Outside of cricket, Jupp was originally a bricklayer, and became a pub landlord in 1875. In that same year, his first wife died and he remarried a woman named Rose Ellen Tubb. In the 1875 season Jupp scored less than half as many runs as in 1874, and despite touring with James Lillywhite’s side in 1876-77 and playing in the matches that became known as the first two Test matches, his batting never again reached the heights of 1874.

===The first Test===
In the first-ever Test series that took place from March to April 1877 Harry Jupp was England's opening batsman.

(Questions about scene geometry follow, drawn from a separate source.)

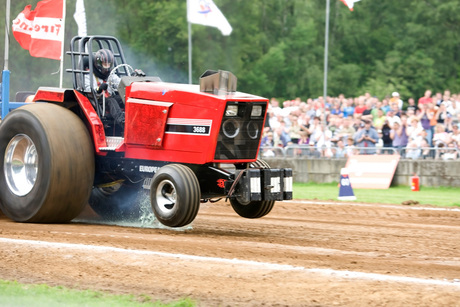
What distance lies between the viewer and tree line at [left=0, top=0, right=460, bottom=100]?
104ft

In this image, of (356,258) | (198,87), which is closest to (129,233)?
(198,87)

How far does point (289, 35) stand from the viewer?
1583 inches

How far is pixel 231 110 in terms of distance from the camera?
9.27 metres

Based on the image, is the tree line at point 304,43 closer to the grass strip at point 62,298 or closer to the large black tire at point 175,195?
the large black tire at point 175,195

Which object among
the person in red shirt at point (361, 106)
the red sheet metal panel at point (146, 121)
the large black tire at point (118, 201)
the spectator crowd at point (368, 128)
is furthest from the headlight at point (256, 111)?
the person in red shirt at point (361, 106)

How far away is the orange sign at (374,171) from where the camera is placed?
18.0 meters

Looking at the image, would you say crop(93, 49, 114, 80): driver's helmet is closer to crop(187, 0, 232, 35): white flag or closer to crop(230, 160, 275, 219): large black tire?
crop(230, 160, 275, 219): large black tire

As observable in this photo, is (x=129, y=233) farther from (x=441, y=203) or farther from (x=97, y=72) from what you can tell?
(x=441, y=203)

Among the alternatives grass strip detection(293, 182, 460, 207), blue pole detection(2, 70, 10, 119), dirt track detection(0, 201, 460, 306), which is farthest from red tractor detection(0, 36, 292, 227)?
grass strip detection(293, 182, 460, 207)

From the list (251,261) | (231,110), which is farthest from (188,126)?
(251,261)

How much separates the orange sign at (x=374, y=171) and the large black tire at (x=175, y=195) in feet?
31.4

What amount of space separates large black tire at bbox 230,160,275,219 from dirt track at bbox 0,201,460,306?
227 millimetres

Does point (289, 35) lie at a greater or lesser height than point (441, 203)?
greater

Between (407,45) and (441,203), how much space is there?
2371cm
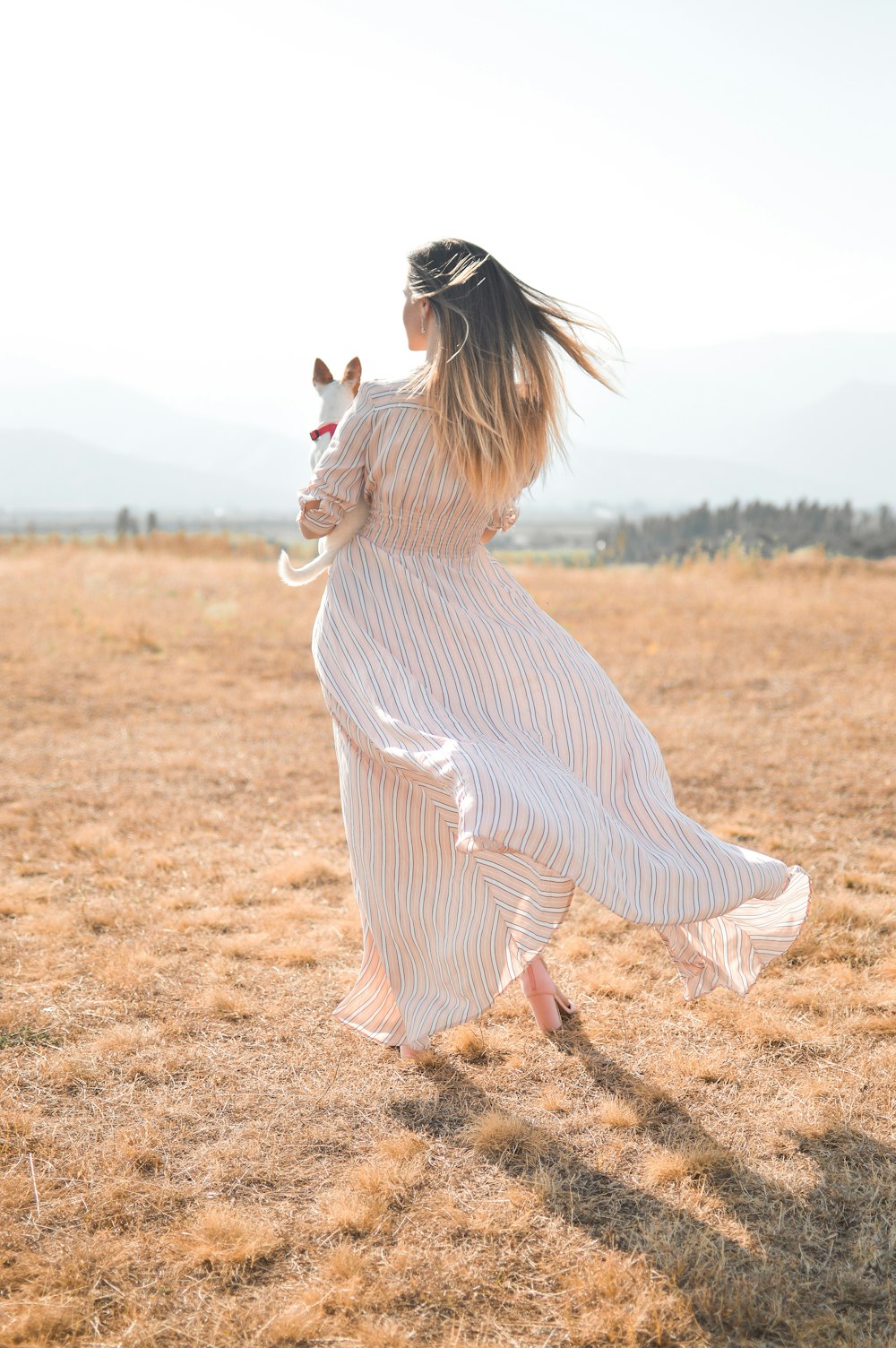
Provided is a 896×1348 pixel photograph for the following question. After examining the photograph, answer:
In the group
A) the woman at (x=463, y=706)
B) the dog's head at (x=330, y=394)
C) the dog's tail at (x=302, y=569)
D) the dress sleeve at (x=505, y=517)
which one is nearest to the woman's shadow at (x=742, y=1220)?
the woman at (x=463, y=706)

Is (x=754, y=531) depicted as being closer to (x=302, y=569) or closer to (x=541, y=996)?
(x=541, y=996)

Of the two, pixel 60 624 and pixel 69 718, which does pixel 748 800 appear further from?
pixel 60 624

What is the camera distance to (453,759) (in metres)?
2.17

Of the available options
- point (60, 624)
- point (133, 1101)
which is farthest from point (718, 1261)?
point (60, 624)

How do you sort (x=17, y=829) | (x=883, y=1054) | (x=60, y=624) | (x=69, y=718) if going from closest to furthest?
(x=883, y=1054) → (x=17, y=829) → (x=69, y=718) → (x=60, y=624)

In the First Test England lost the toss and were made to field. After toiling in the field for a day and a half he became England's first Test batsman as he faced a first ball from Australian opening bowler John Hodges. Jupp went on to make only the second test fifty (Charles Bannerman of Australia had made 165 in the first innings) and finished on 63, the second-best individual score of the match. He also took over from Selby as wicket keeper after lunch on the first day and took two catches in Australia's second innings.(Wisden Book of Test Cricket)

===Later life===
In 1881, he was given a benefit match between the North and South at The Oval, but declined so badly that year that his best score in fourteen innings was 20. He left Surrey after the August Bank Holiday. A benefit match was played every year at Dorking for him after this.

After he retired as a player, Jupp was an umpire until 1888 and the professional to the Lymington Cricket Club in 1883. Jupp died in Bermondsey, London. He was buried at Nunhead, where his gravestone can be found in the undergrowth of the extreme SW corner of the cemetery.